A saloon is sometimes all that is needed to reconnect with what makes this country great.
As I normally try to stray from the hyperbolic it is sometimes difficult to use terms that trend close to that definition. So it is with a touch of unease when I say that Mike Rowe is a national institution, but I say it in earnest. He is what is needed in this country, and he appears imbued with more common sense and pragmatism than can be contained within a solitary figure.
The former host of “Dirty Jobs” has a number of media offerings these days, and you would be satisfied with any of his content. Of particular note is his podcast, “The Way I Heard It”. These are brief stories of real people with notable twists, in the same vein as Paul Harvey’s “The Rest Of The Story”.
Rowe recently posted a tale on his FaceBook page that does quite a lot: it sums him up as man, it reveals a piece of America in a style all his own, and it typifies the kind of character we actually harbor in this country that is eclipsed by all of the angst and outrage we are presented on a daily basis. Mike Rowe is a great tonic to that political bile.
Most writers have an appreciation for encounters; those unexpected meetings that transpire and, if you are blessed with a proper ear or gifted with conversation, reveal something poignant. Rowe tells us of just such an episode he had, made all the better that he was at a drinking establishment.

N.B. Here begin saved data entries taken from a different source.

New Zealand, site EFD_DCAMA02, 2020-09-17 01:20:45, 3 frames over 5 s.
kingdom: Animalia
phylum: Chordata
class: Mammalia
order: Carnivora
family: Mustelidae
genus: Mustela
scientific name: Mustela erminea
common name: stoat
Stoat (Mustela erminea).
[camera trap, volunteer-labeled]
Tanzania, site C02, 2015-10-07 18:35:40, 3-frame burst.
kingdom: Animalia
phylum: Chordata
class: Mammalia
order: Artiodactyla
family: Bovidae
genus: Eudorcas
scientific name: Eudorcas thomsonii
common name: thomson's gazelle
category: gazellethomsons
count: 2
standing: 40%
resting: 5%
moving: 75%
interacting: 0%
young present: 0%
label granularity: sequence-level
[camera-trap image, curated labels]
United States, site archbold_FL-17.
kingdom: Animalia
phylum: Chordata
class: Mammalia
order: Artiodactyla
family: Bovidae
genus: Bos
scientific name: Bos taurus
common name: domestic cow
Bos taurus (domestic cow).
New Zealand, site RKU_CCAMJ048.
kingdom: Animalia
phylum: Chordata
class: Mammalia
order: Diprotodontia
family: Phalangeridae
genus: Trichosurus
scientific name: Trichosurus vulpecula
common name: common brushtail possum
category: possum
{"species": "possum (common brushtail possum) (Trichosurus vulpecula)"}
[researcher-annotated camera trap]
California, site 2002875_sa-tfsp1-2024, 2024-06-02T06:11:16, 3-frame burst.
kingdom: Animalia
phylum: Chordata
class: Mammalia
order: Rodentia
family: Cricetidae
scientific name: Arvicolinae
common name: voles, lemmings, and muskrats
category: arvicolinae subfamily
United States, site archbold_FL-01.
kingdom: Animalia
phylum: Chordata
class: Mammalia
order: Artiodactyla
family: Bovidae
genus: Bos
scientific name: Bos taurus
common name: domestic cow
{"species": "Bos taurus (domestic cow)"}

So I’m at the bar last night, waiting for my drink to arrive, when the man beside me orders a “Clint.”
“A Clint?” says the bartender.
The man reaches into his pocket and offers the bartender a business card. The bartender examines the card and nods his head.
“One Clint, coming up!”
I turn to the man beside me, who appears to be the same age as my father. “It’s none of my business,” I say, “but what the hell is a Clint?”
The man smiles and hands me his card. “Keep it,” he says. “Might come in handy sometime.”
Now, I fully realize my years in covering politics and the fetid moral swamp that is Hollywood (to say nothing of the wallow in social media) has overdeveloped my cynical muscle. The barrage of bias from the mainstream media has only ramped up that bulk, serving as a cynicism steroid, if you will. This does serve a useful purpose, at times. The night Jussie Smollett’s “attack” claims broke, as an example, my radar binged loudly with a DOUBT IT flashing alarm.
Yet, often I have to check myself when reading Rowe because his sublime flair for the casual dramatics sometimes has me wondering if he is trending into that familiar journalistic practice of “fabulousness”. On occasion, he feels like he has ambled over to that embellished realm, not unlike Jean Sheppard, the narrator of the classic “A Christmas Story”.
But that is on me; I’m the one with the issue. Because, just as I am saying to myself “This bar story is almost too right”, Rowe calmly takes my shoulders and steers me back onto the correct path. He has a picture of the very card that Clint offered to he hooch-slinger, and to Rowe as well.
And so, after being properly corrected and given proof of this very basic claim, I read on with Mike’s account.
“May I assume you’re the Clint for which the drink is named?” I ask.
“You may,” says Clint.
“And may I further assume you’re a man who has grown weary of describing a drink no one has ever heard of?”
“You may,” says Clint.
We shake hands, and I make no further assumptions about the man with a taste for pink cocktails. We chat some more though, and I soon learn that Clint has spent his life in law enforcement. Specifically, I learn that he worked with the secret service.
Rowe happened upon Clint Hill, a man who served as a Secret Service agent under five administrations. This is the kind of encounter a writer savors experiencing. That a man like Mike Rowe did is all the better. His touch, his tone, and his very gentle frankness are perfectly suited to this type of meeting.
As to be expected, Mr. Hill has an expansive personal history, one that has led to him writing no fewer than three memoirs on his life working on the White House detail. Rowe noted this obviousness, and he encouraged people to look further into Mr. Hill’s personal history. And here is where you can see the benefit of taking time to back away from the cesspit that is our contemporary politics.
After Mike Rowe’s post on Monday, Clint Hill’s book “Five Presidents” has taken on a renewed interest — and this is not some manufactured press event for a new release. The book has been out of circulation for three years, and still, it received enough notice from Mike’s mention, and his post, that for a time it moved to the top of the sales chart.
It serves as a perfect emblem of what we can do in our times. Ease back from the hype and the venom we are served and seek out the items that reflect what we are truly made from. If even for a day a man like Clint Hill can surpass the swamp-like content of Andrew McCabe then things are not so bad around here. And, as a capper, Rowe can help me to occasionally drop that shield of cynicism that is required in the social battlefield.
Sometimes, haggling like this over the presentation of a cocktail is all the conflict we need from this world.